[Collected data entries]
----
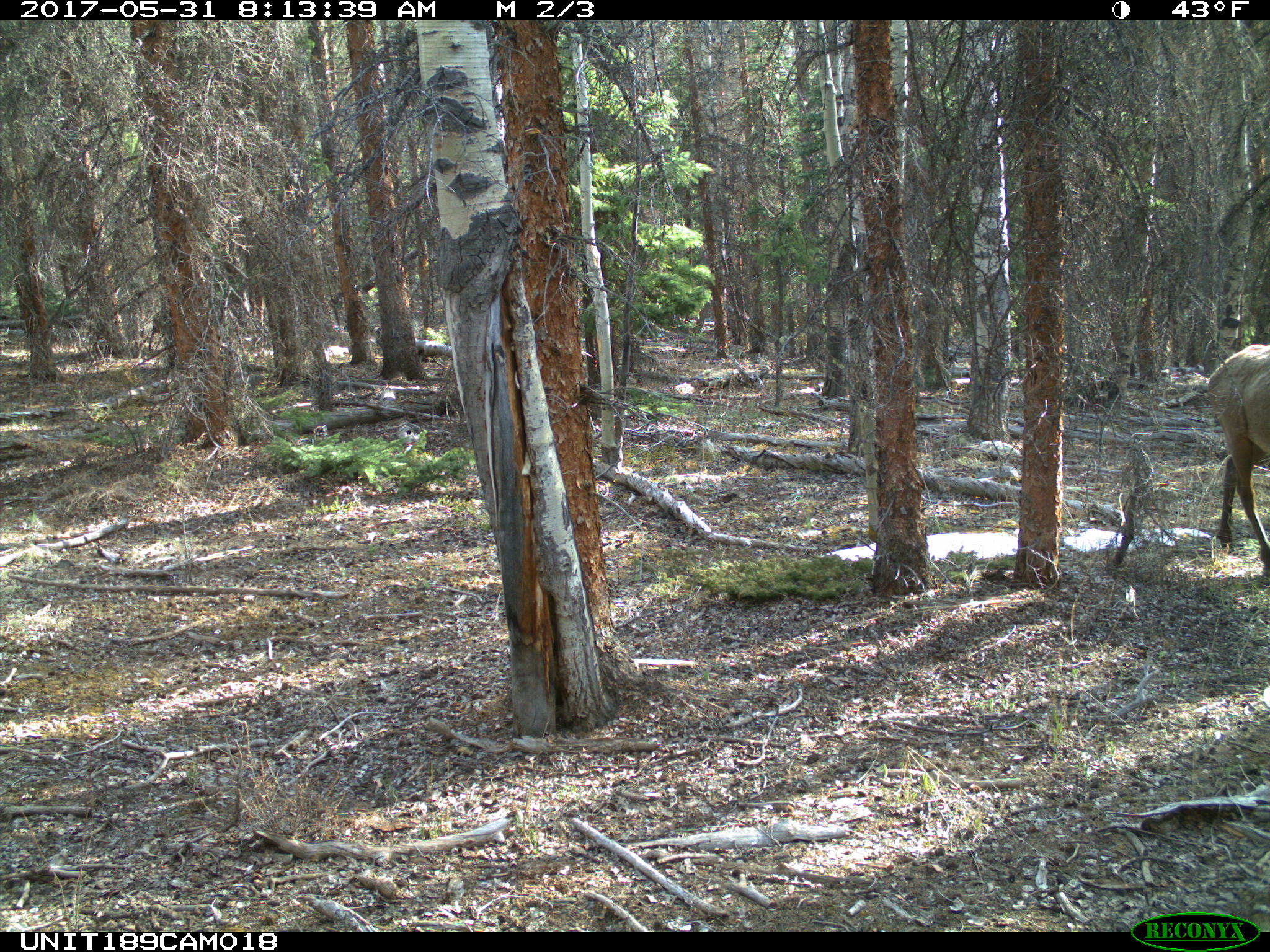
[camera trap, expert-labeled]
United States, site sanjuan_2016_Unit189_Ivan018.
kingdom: Animalia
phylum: Chordata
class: Mammalia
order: Artiodactyla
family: Cervidae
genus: Cervus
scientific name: Cervus elaphus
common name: red deer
Cervus elaphus (red deer).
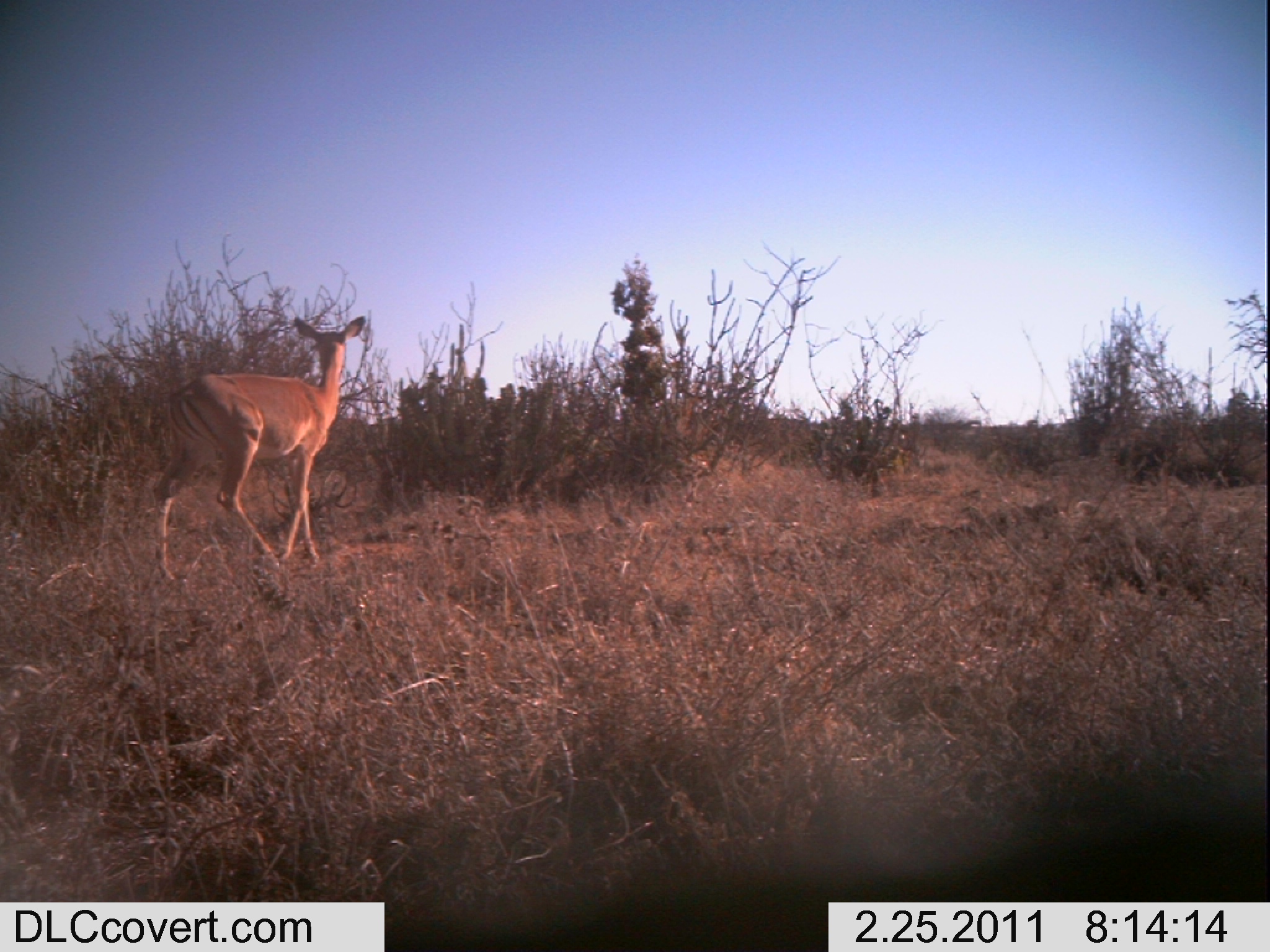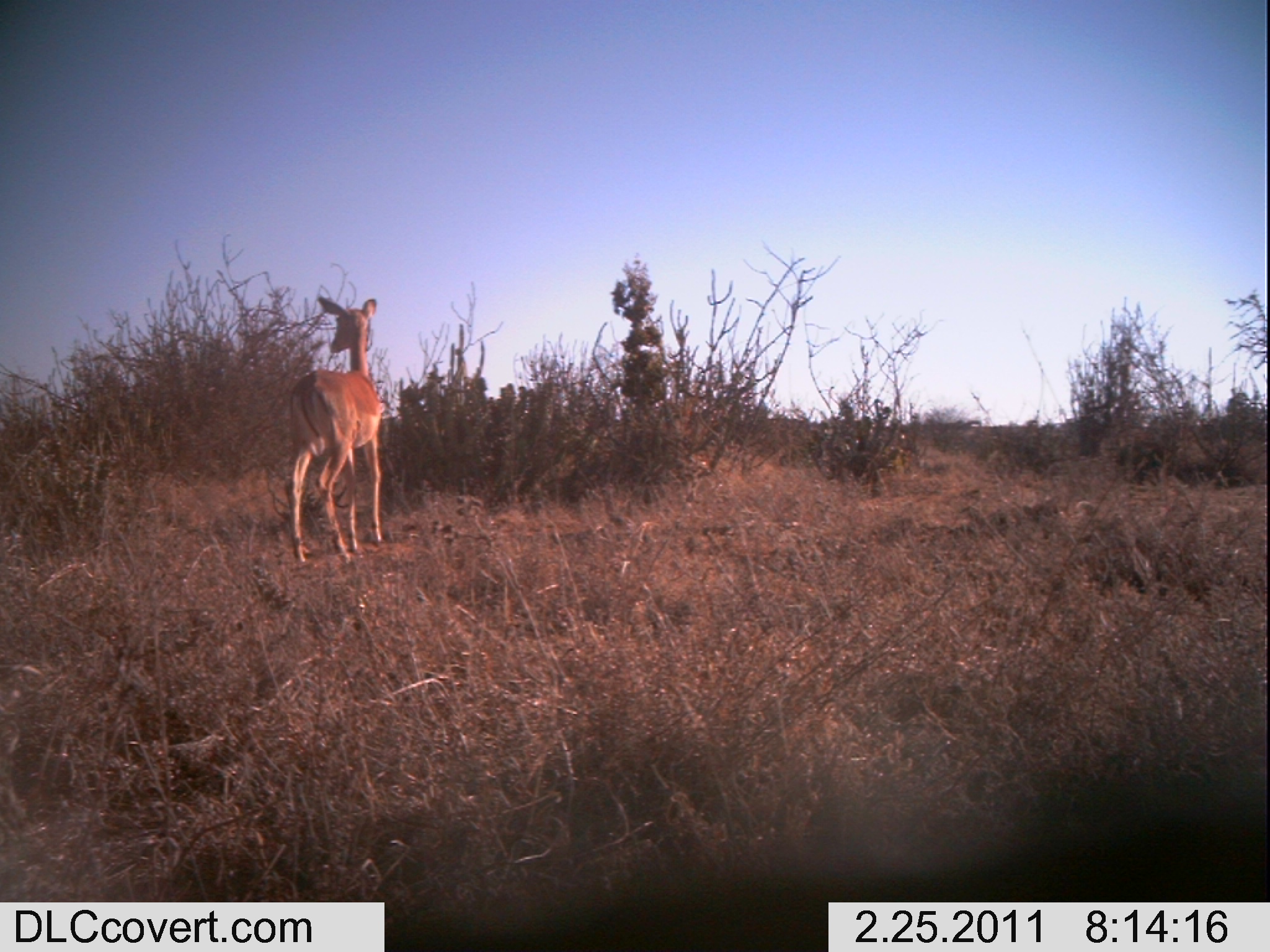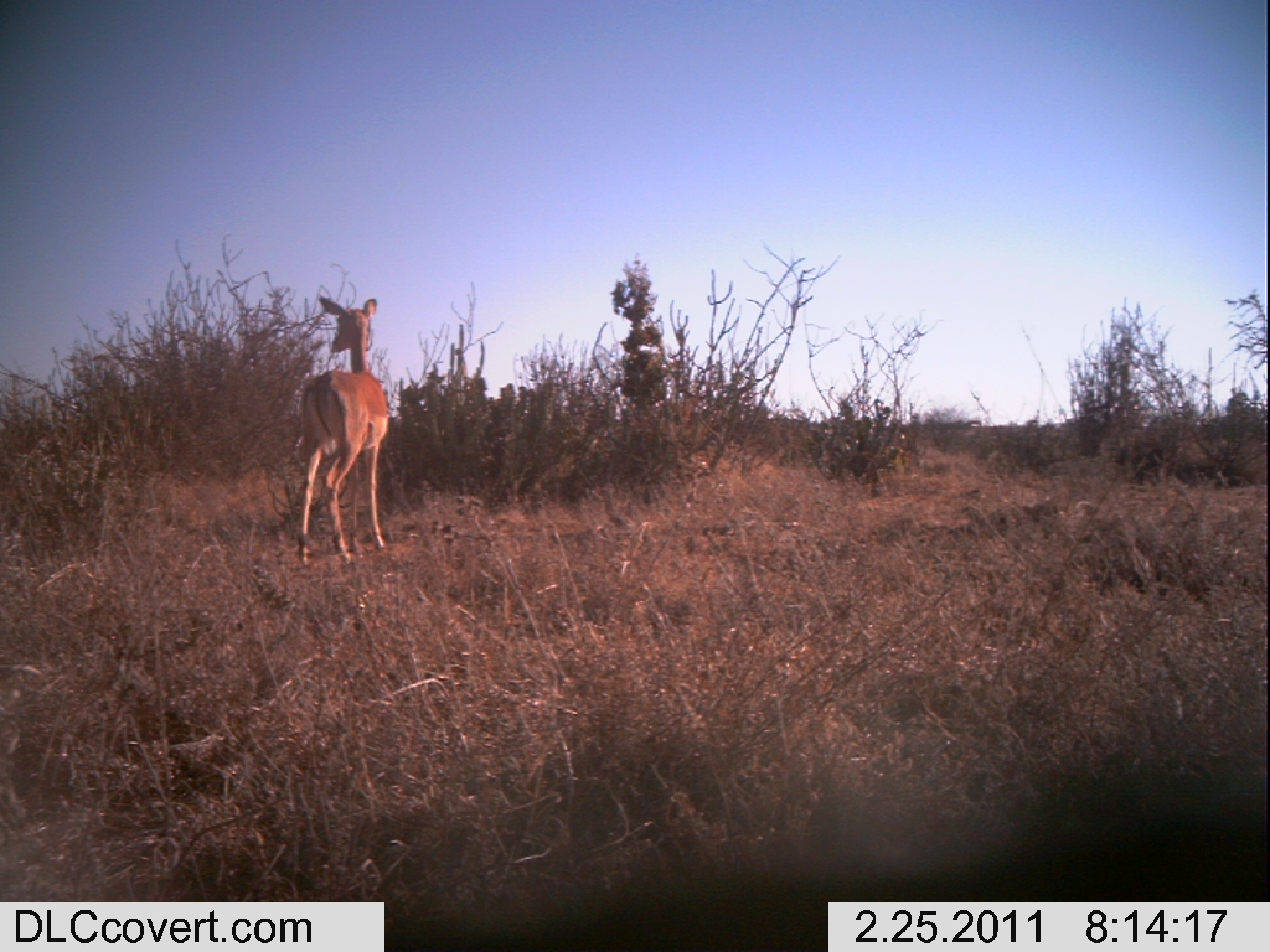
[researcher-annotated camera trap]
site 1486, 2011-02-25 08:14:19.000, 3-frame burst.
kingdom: Animalia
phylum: Chordata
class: Mammalia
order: Artiodactyla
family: Bovidae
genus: Aepyceros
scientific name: Aepyceros melampus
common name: impala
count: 1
----
The answer consists of the lines above that include the word "site", each copied exactly.

United States, site sanjuan_2016_Unit189_Ivan018.
site 1486, 2011-02-25 08:14:19.000, 3-frame burst.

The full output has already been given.